If you needed any further evidence that it’s unwise to permit electronic surveillance to catch “terrorists”, USA Today has just provided it:
Dorner has been accused by police of the shooting deaths of three people, one of them a police officer and another the daughter of a former officer. […LAPD Police Chief Charlie] Beck said. “This is an act, and make no mistake about it, of domestic terrorism. This is a man who has targeted those who we entrust to protect the public. His actions cannot go unanswered.”
Dorner certainly seems to be guilty of multiple murders, and to have a beef with the LAPD over racist practices he witnessed as a serving police officer. But it seems that the chief of the nation’s second-largest police force has no goddamn clue what terrorism is.
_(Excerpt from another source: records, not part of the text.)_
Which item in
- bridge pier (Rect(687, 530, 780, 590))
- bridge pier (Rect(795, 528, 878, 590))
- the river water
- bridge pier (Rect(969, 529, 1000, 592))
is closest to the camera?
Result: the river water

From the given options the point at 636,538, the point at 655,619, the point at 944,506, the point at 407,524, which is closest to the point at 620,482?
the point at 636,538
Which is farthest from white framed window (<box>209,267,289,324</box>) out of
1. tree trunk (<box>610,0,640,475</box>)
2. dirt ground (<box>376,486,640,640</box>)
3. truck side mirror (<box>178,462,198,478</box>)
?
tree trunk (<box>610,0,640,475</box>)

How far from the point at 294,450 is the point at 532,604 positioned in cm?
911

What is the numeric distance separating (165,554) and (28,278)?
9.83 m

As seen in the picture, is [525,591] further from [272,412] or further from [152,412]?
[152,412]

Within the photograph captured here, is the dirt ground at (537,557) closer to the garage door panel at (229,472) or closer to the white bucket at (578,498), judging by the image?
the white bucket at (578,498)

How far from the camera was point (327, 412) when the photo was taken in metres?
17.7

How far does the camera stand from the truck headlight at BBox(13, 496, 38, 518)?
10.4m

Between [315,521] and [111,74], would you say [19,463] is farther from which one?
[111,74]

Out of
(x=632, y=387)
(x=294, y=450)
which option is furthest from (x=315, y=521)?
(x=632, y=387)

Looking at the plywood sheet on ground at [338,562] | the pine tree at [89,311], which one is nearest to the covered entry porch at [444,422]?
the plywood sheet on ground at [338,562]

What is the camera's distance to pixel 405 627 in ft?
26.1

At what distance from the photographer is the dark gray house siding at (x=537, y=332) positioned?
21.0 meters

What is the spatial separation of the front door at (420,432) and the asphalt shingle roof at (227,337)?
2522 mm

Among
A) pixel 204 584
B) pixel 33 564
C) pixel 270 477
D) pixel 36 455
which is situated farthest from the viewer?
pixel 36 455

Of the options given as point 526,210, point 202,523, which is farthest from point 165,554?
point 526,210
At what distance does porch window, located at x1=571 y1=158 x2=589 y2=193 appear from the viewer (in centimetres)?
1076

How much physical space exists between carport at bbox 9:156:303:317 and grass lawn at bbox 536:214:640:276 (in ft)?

Science Daily reports that one of the technological limitations on cellphones’ tracking capabilities is about to be lifted.
A research team led by Professor Dong-Soo Han of the Department of Computer Science at the Korea Advanced Institute of Science and Technology has developed a way of locating cellphones using their WiFi fingerprints to within 10 meters in indoor locations in cities.
The article is pretty gung-ho about the capabilities of this new technology, though they also report Professor Han as suggesting that “There seems to be many issues like privacy protection that has [sic] to be cleared away before commercializing this technology.”
Yes, Professor Han. That may be something of a concern.
In particular, may I ask, pretty please, that legislators considering bills to protect the privacy of cellphone users’ location data, bear in mind that this kind of indoor location detection has been shown to be possible? I give law enforcement oh, about five minutes after the commercial release of this technology before they start using it in investigations.
The obvious Fourth Amendment issue here is that the current rulings allowing law enforcement use of cellphone data tend to rely heavily on the fact that when you are outdoors, you are not generally held to have a reasonable expectation of privacy, and that your location is reasonably observable to members of the public. If cellphones become capable of tracking you indoors, where you do typically have a reasonable expectation of privacy, then judges will have to choose whether to weaken the Fourth Amendment further by not requiring a warrant for the seizure of cellphone data, even though it contains data that would be considered private, or to strengthen the Fourth Amendment in the light of cellphones’ increased capabilities by barring its use without a warrant. These are rough waters for any jurist, which is part of why we strongly support cellphone location privacy laws that unambiguously require law enforcement to obtain a warrant before being allowed to collect cellphone location data.
The research is reported as Hyunil Yang, Giwan Yoon, and Dongsoo Han, “Floor Accuracy Improvement of Wireless LAN based Large Scale Indoor Positioning”, IEEE MTT-S IMWS-IRFPT 2011, KAIST, Daejeon Korea, p.89-90 (2011).